** WHAT IS BEING ASKED **
Please copy the data word for word, starting at the line that contains "MLS® A2252642 - 100" and ending at the line that contains "Rocío Osorno apuesta", and leave the pictures out of your answer.

** SUPPLIED MATERIAL **
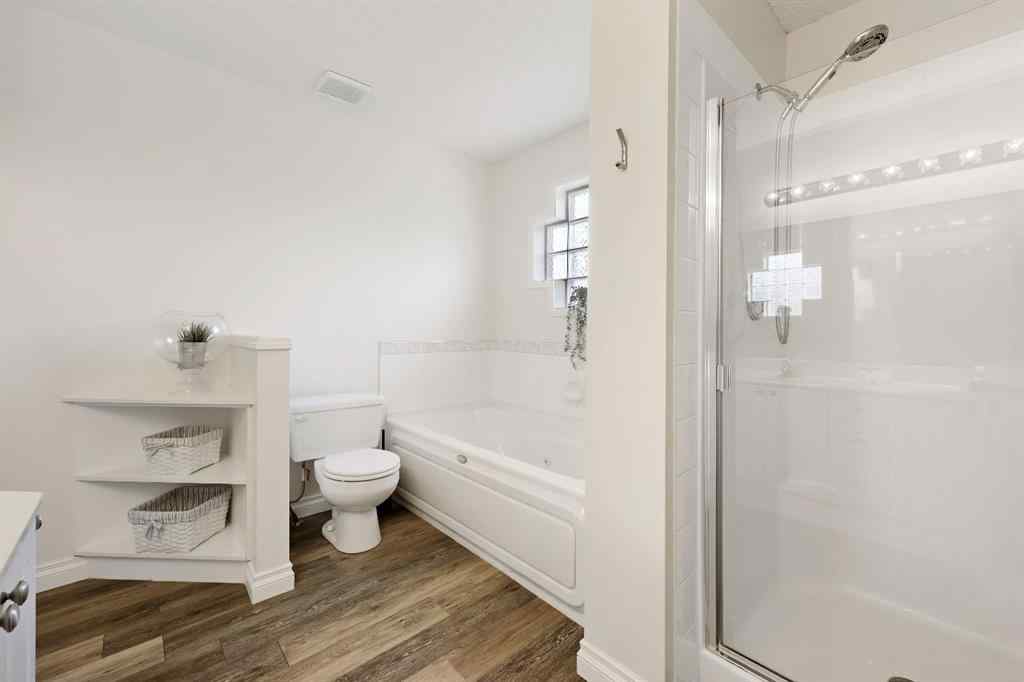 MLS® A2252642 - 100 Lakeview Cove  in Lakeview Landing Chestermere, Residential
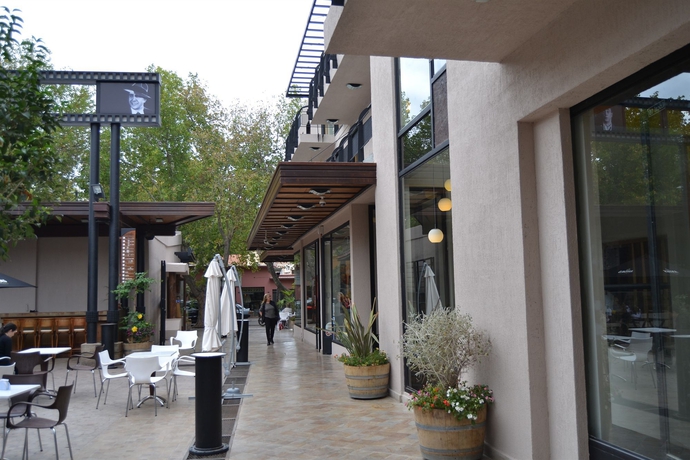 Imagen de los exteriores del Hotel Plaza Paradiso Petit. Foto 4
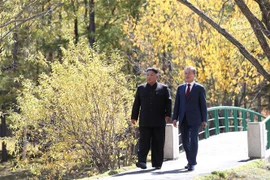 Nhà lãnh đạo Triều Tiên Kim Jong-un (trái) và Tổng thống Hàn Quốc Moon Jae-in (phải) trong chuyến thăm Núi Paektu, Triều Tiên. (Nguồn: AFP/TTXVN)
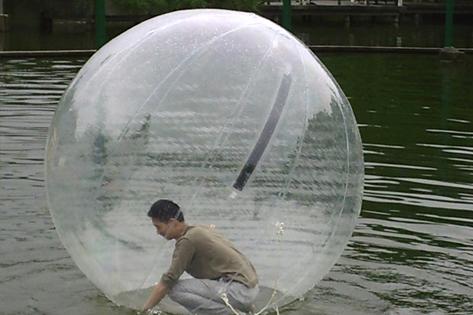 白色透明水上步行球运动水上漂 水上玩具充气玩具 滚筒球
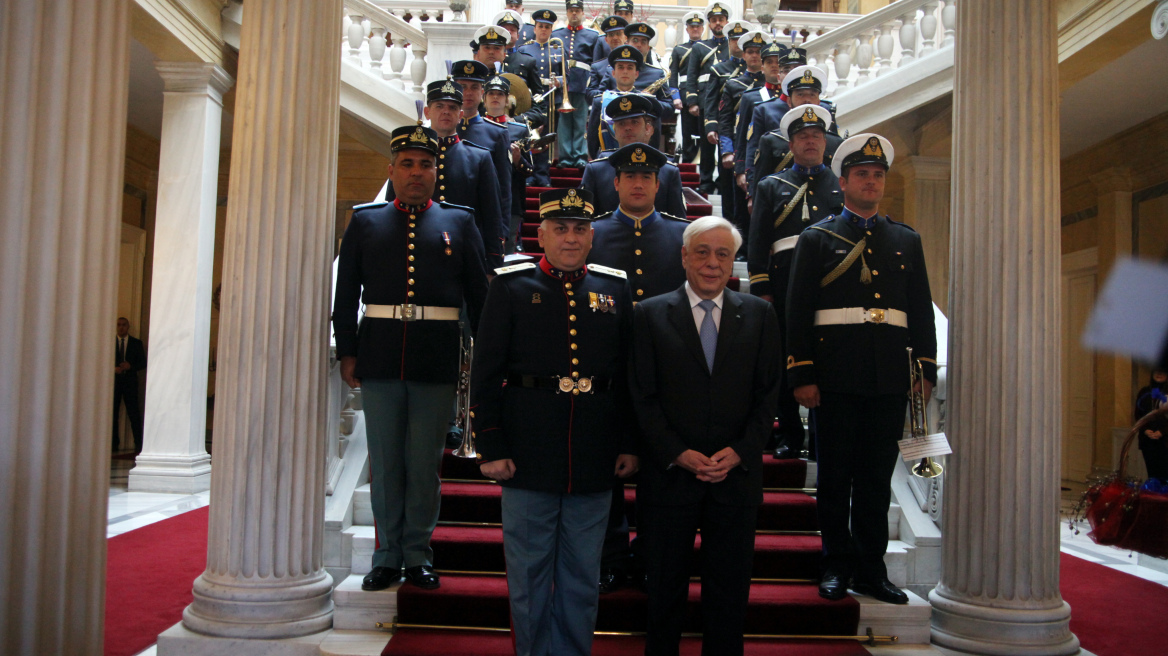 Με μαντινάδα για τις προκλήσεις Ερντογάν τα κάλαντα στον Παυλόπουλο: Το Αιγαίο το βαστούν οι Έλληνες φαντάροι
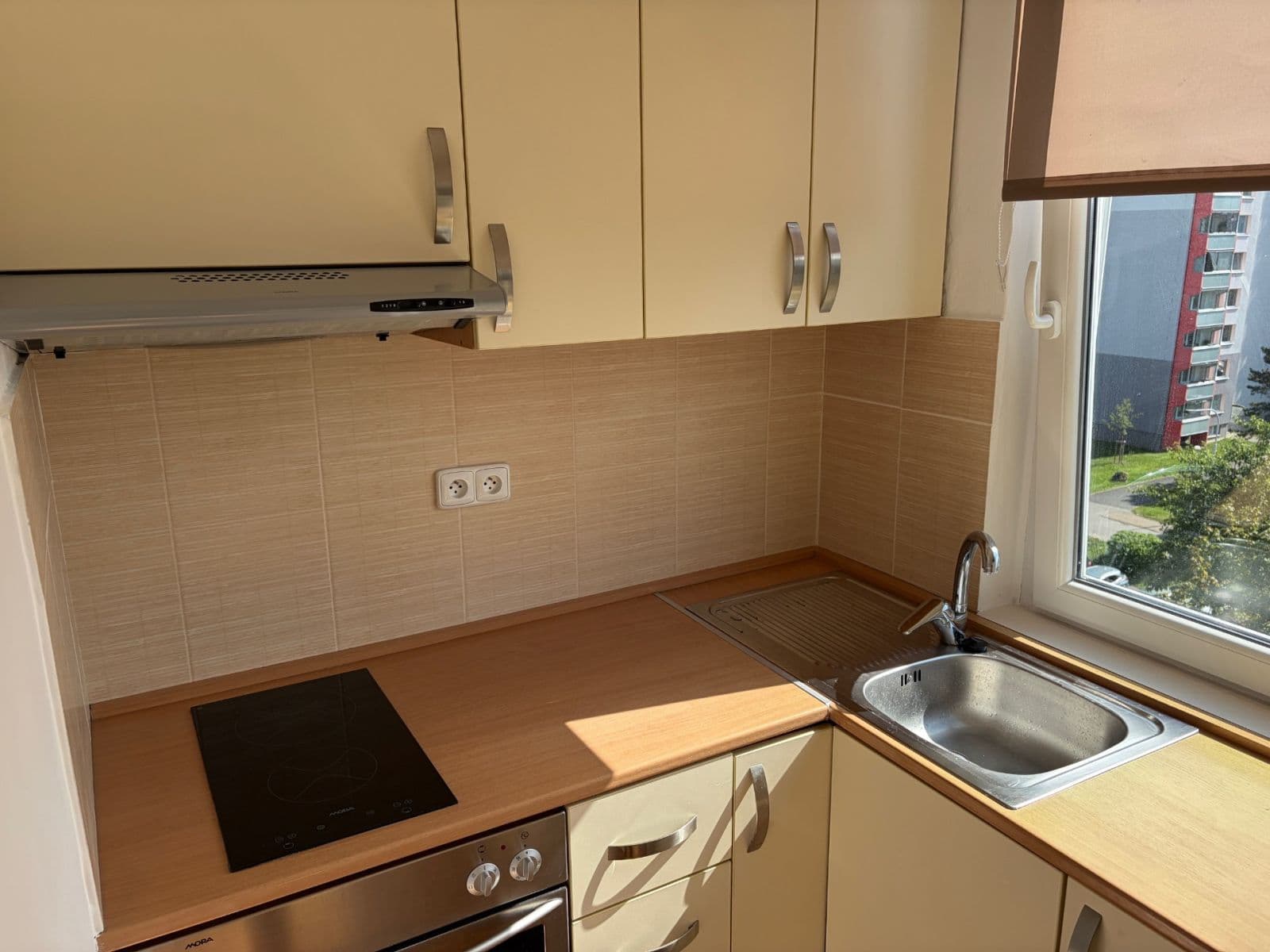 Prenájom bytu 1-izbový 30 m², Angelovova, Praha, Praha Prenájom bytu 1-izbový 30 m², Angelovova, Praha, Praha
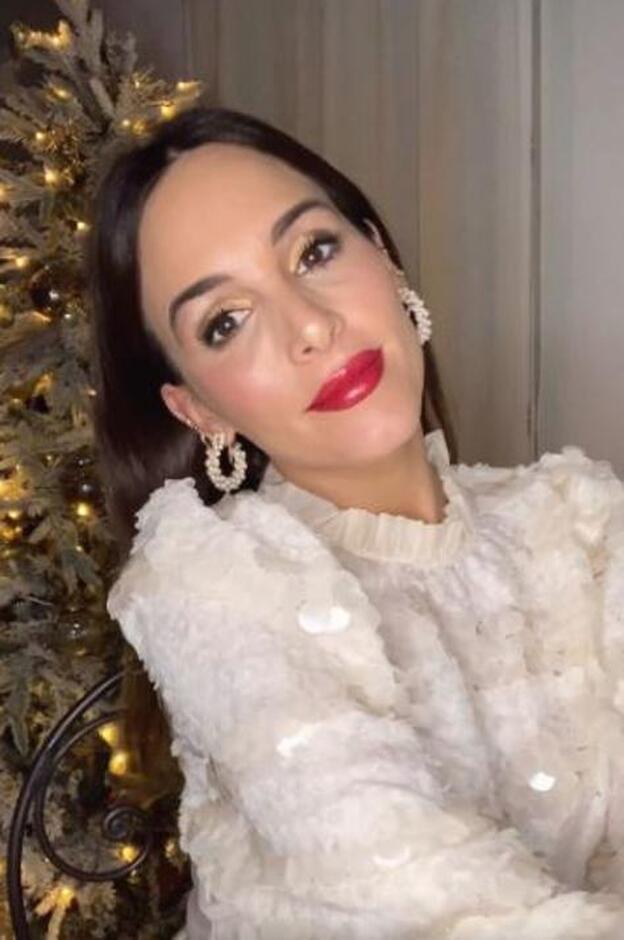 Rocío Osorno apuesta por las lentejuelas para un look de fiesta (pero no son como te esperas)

---

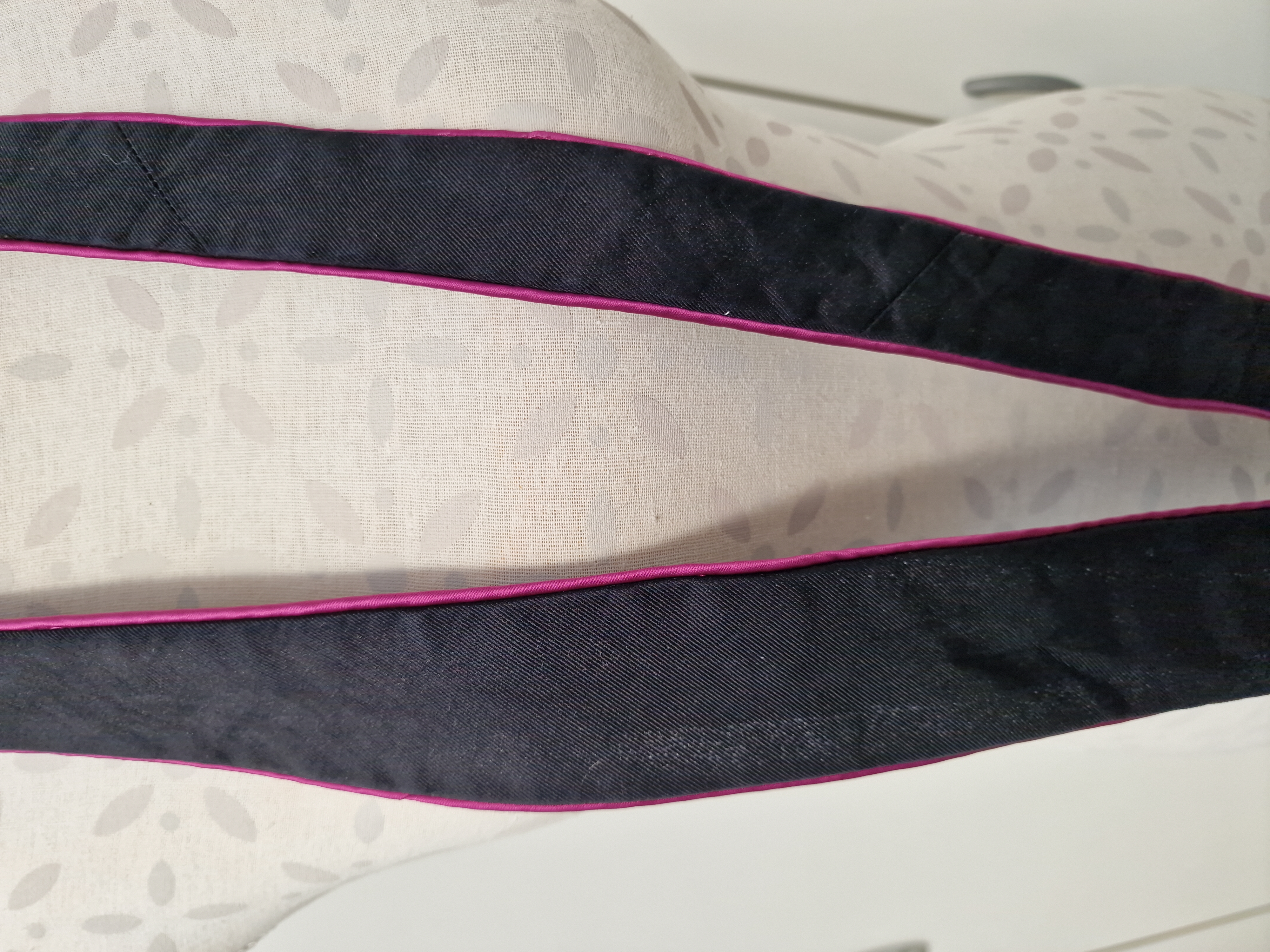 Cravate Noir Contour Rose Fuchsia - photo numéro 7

** SOLUTION TO THIS PROBLEM **
 MLS® A2252642 - 100 Lakeview Cove  in Lakeview Landing Chestermere, Residential
 Imagen de los exteriores del Hotel Plaza Paradiso Petit. Foto 4
 Nhà lãnh đạo Triều Tiên Kim Jong-un (trái) và Tổng thống Hàn Quốc Moon Jae-in (phải) trong chuyến thăm Núi Paektu, Triều Tiên. (Nguồn: AFP/TTXVN)
 白色透明水上步行球运动水上漂 水上玩具充气玩具 滚筒球
 Με μαντινάδα για τις προκλήσεις Ερντογάν τα κάλαντα στον Παυλόπουλο: Το Αιγαίο το βαστούν οι Έλληνες φαντάροι
 Prenájom bytu 1-izbový 30 m², Angelovova, Praha, Praha Prenájom bytu 1-izbový 30 m², Angelovova, Praha, Praha
 Rocío Osorno apuesta por las lentejuelas para un look de fiesta (pero no son como te esperas)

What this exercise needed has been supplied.